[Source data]
:::
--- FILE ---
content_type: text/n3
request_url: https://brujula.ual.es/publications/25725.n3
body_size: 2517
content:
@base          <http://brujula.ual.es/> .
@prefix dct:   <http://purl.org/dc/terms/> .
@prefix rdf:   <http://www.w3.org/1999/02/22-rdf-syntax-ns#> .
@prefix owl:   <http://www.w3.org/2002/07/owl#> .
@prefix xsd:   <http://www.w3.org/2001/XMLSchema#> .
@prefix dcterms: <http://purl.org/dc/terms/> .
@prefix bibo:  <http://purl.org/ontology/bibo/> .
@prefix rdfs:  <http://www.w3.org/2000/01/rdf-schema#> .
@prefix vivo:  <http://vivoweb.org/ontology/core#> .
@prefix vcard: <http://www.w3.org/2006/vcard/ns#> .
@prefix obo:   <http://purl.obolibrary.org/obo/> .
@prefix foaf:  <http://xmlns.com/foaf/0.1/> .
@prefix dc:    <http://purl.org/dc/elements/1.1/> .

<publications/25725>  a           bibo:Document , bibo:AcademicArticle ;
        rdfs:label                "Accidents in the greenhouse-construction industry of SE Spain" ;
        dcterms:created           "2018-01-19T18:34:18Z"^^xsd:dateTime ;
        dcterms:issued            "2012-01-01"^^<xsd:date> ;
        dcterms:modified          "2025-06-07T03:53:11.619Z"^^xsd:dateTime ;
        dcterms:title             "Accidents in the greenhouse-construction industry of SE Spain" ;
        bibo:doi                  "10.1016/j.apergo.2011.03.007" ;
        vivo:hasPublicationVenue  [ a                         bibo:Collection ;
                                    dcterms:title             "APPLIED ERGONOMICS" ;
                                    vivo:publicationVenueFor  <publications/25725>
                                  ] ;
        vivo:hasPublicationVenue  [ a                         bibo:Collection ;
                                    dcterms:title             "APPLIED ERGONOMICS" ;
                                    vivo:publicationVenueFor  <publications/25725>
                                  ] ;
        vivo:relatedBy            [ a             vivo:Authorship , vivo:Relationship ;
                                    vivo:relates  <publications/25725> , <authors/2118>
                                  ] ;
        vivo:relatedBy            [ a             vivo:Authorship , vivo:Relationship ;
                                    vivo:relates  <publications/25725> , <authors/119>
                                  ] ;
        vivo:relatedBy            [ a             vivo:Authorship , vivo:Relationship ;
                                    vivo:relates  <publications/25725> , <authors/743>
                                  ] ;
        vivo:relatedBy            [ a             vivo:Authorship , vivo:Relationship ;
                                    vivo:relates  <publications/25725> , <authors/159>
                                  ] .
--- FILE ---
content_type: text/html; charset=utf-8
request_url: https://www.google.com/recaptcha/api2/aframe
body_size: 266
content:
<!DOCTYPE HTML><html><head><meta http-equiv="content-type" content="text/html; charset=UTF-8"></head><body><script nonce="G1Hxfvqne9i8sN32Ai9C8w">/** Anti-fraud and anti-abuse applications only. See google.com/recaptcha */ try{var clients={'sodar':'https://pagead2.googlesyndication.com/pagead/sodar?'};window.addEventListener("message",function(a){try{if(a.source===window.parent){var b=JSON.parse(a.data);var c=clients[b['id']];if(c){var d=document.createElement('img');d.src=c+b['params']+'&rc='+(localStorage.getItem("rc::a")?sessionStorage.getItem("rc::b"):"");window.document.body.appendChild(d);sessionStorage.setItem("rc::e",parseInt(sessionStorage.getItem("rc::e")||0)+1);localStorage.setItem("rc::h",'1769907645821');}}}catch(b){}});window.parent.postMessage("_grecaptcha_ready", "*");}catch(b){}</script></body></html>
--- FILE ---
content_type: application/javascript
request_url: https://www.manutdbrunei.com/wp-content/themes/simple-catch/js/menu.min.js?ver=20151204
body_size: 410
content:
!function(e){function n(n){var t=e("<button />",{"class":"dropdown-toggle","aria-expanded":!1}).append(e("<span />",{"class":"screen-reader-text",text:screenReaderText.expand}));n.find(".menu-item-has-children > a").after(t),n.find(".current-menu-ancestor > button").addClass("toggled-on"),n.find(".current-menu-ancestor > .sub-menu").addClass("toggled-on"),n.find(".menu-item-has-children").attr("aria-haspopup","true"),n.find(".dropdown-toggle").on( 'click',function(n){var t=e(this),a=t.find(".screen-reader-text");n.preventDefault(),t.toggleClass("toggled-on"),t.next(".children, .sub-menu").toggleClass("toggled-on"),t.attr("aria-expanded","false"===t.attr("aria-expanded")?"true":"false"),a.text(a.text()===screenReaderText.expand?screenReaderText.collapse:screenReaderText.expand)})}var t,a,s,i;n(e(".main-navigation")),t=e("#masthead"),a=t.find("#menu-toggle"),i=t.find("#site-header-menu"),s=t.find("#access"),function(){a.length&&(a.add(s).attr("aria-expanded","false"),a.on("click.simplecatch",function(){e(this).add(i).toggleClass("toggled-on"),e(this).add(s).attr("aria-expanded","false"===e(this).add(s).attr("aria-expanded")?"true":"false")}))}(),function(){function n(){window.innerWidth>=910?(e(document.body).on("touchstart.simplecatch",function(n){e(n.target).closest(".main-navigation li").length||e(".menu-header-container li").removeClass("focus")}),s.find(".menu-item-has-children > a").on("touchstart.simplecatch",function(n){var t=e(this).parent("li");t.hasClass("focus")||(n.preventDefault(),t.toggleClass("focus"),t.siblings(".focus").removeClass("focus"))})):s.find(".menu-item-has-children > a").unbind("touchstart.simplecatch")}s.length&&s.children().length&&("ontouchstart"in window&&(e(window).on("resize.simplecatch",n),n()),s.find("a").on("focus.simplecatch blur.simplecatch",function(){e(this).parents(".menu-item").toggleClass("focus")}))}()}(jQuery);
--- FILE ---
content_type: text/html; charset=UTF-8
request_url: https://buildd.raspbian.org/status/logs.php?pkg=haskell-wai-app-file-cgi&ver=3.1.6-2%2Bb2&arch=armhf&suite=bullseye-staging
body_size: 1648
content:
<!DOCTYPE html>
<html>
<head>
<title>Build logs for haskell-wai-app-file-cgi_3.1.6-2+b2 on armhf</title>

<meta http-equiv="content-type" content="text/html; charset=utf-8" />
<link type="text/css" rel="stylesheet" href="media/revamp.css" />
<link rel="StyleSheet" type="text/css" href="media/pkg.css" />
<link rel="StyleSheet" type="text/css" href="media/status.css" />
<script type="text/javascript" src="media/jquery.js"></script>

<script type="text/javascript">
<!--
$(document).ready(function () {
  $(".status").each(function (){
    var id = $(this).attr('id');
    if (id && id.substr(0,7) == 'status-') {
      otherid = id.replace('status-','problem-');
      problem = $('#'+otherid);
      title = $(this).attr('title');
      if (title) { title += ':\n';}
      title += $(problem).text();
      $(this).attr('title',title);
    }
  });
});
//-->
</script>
:::
● **TRY IT**
Beginning with the line that holds "problem = $('#'+otherid);", restate word for word every line down to the end of the data, and only those lines.

● **RESPONSE TO THIS EXERCISE**
      problem = $('#'+otherid);
      title = $(this).attr('title');
      if (title) { title += ':\n';}
      title += $(problem).text();
      $(this).attr('title',title);
    }
  });
});
//-->
</script>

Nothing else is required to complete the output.